09/04/2025

NewsGuard One-Year AI Audit Progress Report Finds that AI Models Spread Falsehoods in the News 35% of the Time

New report ranks chatbots by performance as average fail rate doubles

(Sept. 4, 2025 — New York, NY) NewsGuard today published its anniversary edition of the AI False Claims Monitor, the standardized monthly benchmark for how the world’s leading generative AI tools handle provably false claims. For the first time, NewsGuard de-anonymized the audit results and named the scores for the top LLMs. 

On average, the chatbots spread false claims when prompted with questions about controversial news topics 35 percent of the time, almost double the 18 percent rate of a year ago.   

The audit report focuses on the 10 leading large-language model chatbots: OpenAI’s ChatGPT-5, You.com’s Smart Assistant, xAI’s Grok, Inflection’s Pi, Mistral’s le Chat, Microsoft’s Copilot, Meta AI, Anthropic’s Claude, Google’s Gemini, and Perplexity’s answer engine. 

This chart shows the percent of the time each of the AI models spreads false claims:

This special anniversary edition breaks from NewsGuard’s standard practice of reporting only monthly aggregate results without reporting the performance of chatbots by name.
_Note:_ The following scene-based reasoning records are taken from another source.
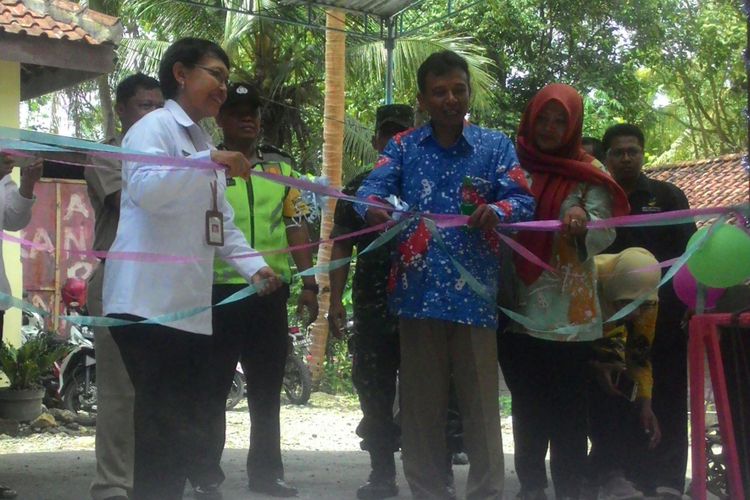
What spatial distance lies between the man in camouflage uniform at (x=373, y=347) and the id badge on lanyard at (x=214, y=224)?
57.3 inches

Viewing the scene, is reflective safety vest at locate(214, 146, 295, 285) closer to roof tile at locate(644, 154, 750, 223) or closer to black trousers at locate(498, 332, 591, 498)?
black trousers at locate(498, 332, 591, 498)

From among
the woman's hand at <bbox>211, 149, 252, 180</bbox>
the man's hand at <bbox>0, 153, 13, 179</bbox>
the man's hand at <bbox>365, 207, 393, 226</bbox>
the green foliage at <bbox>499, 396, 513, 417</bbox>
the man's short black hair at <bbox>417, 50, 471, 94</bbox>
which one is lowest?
the green foliage at <bbox>499, 396, 513, 417</bbox>

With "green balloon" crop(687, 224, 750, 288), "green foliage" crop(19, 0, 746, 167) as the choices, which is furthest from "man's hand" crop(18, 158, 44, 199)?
"green foliage" crop(19, 0, 746, 167)

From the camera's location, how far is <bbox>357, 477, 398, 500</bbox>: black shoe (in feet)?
16.5

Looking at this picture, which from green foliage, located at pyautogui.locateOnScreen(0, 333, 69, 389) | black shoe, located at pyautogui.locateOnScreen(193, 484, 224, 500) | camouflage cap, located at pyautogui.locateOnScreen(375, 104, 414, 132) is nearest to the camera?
black shoe, located at pyautogui.locateOnScreen(193, 484, 224, 500)

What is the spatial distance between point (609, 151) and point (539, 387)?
1316mm

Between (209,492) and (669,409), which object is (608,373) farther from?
(209,492)

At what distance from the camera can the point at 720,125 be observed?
22.2 metres

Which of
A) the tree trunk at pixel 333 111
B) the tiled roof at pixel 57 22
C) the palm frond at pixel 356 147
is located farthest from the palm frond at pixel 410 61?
the tiled roof at pixel 57 22

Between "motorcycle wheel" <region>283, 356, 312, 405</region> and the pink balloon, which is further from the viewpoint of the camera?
"motorcycle wheel" <region>283, 356, 312, 405</region>

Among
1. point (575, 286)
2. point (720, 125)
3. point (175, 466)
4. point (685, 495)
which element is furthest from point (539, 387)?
point (720, 125)

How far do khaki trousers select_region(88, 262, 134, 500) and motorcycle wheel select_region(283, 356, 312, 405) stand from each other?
7544 millimetres

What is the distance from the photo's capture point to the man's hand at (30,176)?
3984 mm

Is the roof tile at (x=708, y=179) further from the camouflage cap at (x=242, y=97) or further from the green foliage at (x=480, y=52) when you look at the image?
the camouflage cap at (x=242, y=97)
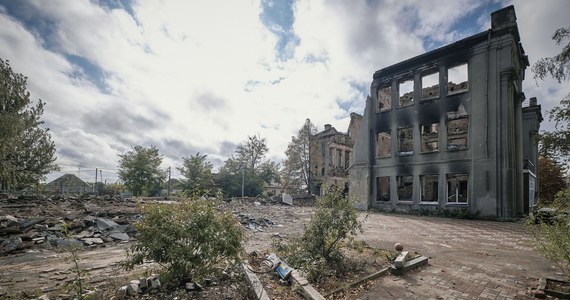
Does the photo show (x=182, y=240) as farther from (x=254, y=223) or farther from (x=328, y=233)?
(x=254, y=223)

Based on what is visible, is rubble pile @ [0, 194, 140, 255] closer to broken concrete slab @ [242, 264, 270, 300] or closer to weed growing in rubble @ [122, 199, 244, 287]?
weed growing in rubble @ [122, 199, 244, 287]

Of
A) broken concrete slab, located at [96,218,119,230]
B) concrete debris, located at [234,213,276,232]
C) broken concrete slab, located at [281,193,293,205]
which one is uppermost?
broken concrete slab, located at [96,218,119,230]

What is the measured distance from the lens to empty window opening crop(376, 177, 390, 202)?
19823mm

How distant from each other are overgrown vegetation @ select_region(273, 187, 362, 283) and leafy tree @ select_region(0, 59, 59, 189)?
1987 cm

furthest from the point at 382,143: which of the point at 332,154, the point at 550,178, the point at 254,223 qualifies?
the point at 550,178

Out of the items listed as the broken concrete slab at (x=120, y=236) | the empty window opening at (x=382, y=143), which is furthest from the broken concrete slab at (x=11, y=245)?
the empty window opening at (x=382, y=143)

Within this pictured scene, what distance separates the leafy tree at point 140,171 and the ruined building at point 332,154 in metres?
19.1

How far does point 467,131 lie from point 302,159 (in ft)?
64.4

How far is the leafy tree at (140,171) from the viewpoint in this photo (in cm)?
2744

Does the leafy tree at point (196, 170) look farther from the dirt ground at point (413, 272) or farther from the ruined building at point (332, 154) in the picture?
the dirt ground at point (413, 272)

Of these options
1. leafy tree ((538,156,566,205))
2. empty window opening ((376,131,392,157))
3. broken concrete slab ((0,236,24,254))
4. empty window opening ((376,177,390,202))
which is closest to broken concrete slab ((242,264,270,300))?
broken concrete slab ((0,236,24,254))

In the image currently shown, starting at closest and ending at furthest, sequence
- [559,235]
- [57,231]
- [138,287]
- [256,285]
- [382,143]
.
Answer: [559,235]
[138,287]
[256,285]
[57,231]
[382,143]

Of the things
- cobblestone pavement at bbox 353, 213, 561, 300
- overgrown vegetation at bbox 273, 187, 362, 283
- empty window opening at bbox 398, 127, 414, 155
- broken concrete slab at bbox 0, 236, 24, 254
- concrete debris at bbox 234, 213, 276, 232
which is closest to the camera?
cobblestone pavement at bbox 353, 213, 561, 300

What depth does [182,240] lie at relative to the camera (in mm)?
4078
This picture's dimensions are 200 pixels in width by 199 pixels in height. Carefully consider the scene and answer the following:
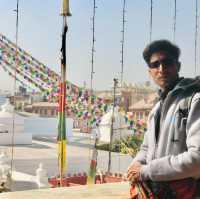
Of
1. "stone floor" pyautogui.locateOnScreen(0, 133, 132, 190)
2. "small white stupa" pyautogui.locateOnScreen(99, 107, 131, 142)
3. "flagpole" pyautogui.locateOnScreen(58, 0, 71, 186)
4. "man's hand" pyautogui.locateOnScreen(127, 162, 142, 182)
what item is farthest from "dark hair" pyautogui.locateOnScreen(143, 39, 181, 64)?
"small white stupa" pyautogui.locateOnScreen(99, 107, 131, 142)

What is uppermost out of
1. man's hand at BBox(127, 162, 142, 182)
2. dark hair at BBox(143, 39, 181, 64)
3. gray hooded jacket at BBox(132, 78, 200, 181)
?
dark hair at BBox(143, 39, 181, 64)

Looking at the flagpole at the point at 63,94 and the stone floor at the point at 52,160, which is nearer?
the flagpole at the point at 63,94

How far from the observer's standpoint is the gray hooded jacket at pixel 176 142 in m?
1.14

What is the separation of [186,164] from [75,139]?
40.2ft

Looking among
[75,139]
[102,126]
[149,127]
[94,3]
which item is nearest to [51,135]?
[75,139]

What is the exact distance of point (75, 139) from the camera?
43.6 ft

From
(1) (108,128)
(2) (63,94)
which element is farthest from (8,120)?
(2) (63,94)

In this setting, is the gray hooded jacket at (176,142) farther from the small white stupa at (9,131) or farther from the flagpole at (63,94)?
the small white stupa at (9,131)

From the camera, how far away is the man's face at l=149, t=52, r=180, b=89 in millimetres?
1273

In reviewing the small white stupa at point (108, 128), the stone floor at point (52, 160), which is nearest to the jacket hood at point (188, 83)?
the stone floor at point (52, 160)

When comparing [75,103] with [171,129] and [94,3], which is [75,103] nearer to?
[94,3]

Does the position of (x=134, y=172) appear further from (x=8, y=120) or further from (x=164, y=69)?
(x=8, y=120)

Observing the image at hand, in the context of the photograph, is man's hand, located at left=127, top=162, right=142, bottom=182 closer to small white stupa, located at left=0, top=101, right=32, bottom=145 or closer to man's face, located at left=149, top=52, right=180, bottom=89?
man's face, located at left=149, top=52, right=180, bottom=89

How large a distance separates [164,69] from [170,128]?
187 millimetres
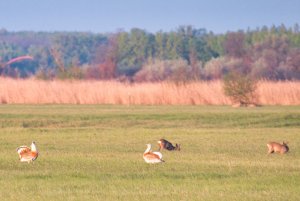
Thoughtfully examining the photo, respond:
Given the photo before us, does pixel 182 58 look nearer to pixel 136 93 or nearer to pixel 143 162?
pixel 136 93

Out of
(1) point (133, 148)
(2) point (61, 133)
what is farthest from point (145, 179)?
(2) point (61, 133)

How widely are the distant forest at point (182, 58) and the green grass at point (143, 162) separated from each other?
66.2ft

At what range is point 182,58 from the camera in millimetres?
100062

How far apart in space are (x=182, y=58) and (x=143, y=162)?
275ft

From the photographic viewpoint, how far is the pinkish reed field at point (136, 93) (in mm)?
40500

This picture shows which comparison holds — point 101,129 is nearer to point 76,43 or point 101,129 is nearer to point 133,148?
point 133,148

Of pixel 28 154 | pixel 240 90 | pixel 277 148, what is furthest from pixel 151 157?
pixel 240 90

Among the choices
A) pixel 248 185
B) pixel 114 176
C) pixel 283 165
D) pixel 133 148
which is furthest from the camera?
pixel 133 148

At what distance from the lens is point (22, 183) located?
13.6m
After a year of conducting audits, NewsGuard’s company-specific data was robust enough to draw conclusions about where progress has been made, and where the chatbots still fall short.

 

NewsGuard’s Monthly AI False Claims Monitor

As the domain experts in data reliability for controversial news topics, NewsGuard provides the leading red-teaming analysis for information reliability. This latest report demonstrates that chatbots continue to face significant challenges in ensuring their models provide safe, accurate responses to prompts instead of spreading false claims on the internet or refusing to respond to topics in the news.

Read more about the methodology here. Read our methodology FAQ here.

 

August 2025 Anniversary Progress Report

The main finding is that on average, the top AI models spread false claims 35 percent of the time.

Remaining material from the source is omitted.